What the exercise asks:
When you reach the entries below, transcribe each line word for word.
*** Data under study ***
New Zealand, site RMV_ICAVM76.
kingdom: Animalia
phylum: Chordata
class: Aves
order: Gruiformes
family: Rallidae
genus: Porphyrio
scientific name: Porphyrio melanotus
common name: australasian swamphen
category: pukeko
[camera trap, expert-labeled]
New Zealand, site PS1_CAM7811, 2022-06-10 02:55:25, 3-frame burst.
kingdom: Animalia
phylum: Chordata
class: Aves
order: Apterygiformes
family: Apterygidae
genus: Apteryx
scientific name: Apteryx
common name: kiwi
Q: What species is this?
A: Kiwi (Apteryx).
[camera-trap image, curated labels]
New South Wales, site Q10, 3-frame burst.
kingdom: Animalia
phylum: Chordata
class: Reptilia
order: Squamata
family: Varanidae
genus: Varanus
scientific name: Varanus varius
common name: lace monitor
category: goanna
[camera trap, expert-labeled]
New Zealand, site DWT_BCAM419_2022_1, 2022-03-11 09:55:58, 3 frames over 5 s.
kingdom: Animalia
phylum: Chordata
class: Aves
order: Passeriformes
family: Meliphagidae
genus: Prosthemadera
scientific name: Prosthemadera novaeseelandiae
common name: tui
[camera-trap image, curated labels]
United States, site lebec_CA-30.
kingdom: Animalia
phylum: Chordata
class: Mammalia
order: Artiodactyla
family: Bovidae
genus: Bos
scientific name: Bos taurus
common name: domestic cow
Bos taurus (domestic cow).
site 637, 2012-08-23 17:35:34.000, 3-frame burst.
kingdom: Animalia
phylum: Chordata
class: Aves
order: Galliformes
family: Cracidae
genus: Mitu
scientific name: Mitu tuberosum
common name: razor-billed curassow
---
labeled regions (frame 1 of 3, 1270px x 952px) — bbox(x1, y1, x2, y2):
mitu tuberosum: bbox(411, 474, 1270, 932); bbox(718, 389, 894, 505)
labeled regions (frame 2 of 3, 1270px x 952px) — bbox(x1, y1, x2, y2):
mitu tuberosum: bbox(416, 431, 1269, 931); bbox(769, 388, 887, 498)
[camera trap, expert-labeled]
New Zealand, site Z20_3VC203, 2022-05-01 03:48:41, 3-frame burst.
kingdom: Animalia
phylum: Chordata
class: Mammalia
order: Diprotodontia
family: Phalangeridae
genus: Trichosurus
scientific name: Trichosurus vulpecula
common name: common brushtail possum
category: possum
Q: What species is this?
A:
*** End of Data under study ***
Response to this task:
New Zealand, site RMV_ICAVM76.
kingdom: Animalia
phylum: Chordata
class: Aves
order: Gruiformes
family: Rallidae
genus: Porphyrio
scientific name: Porphyrio melanotus
common name: australasian swamphen
category: pukeko
[camera trap, expert-labeled]
New Zealand, site PS1_CAM7811, 2022-06-10 02:55:25, 3-frame burst.
kingdom: Animalia
phylum: Chordata
class: Aves
order: Apterygiformes
family: Apterygidae
genus: Apteryx
scientific name: Apteryx
common name: kiwi
Q: What species is this?
A: Kiwi (Apteryx).
[camera-trap image, curated labels]
New South Wales, site Q10, 3-frame burst.
kingdom: Animalia
phylum: Chordata
class: Reptilia
order: Squamata
family: Varanidae
genus: Varanus
scientific name: Varanus varius
common name: lace monitor
category: goanna
[camera trap, expert-labeled]
New Zealand, site DWT_BCAM419_2022_1, 2022-03-11 09:55:58, 3 frames over 5 s.
kingdom: Animalia
phylum: Chordata
class: Aves
order: Passeriformes
family: Meliphagidae
genus: Prosthemadera
scientific name: Prosthemadera novaeseelandiae
common name: tui
[camera-trap image, curated labels]
United States, site lebec_CA-30.
kingdom: Animalia
phylum: Chordata
class: Mammalia
order: Artiodactyla
family: Bovidae
genus: Bos
scientific name: Bos taurus
common name: domestic cow
Bos taurus (domestic cow).
site 637, 2012-08-23 17:35:34.000, 3-frame burst.
kingdom: Animalia
phylum: Chordata
class: Aves
order: Galliformes
family: Cracidae
genus: Mitu
scientific name: Mitu tuberosum
common name: razor-billed curassow
---
labeled regions (frame 1 of 3, 1270px x 952px) — bbox(x1, y1, x2, y2):
mitu tuberosum: bbox(411, 474, 1270, 932); bbox(718, 389, 894, 505)
labeled regions (frame 2 of 3, 1270px x 952px) — bbox(x1, y1, x2, y2):
mitu tuberosum: bbox(416, 431, 1269, 931); bbox(769, 388, 887, 498)
[camera trap, expert-labeled]
New Zealand, site Z20_3VC203, 2022-05-01 03:48:41, 3-frame burst.
kingdom: Animalia
phylum: Chordata
class: Mammalia
order: Diprotodontia
family: Phalangeridae
genus: Trichosurus
scientific name: Trichosurus vulpecula
common name: common brushtail possum
category: possum
Q: What species is this?
A:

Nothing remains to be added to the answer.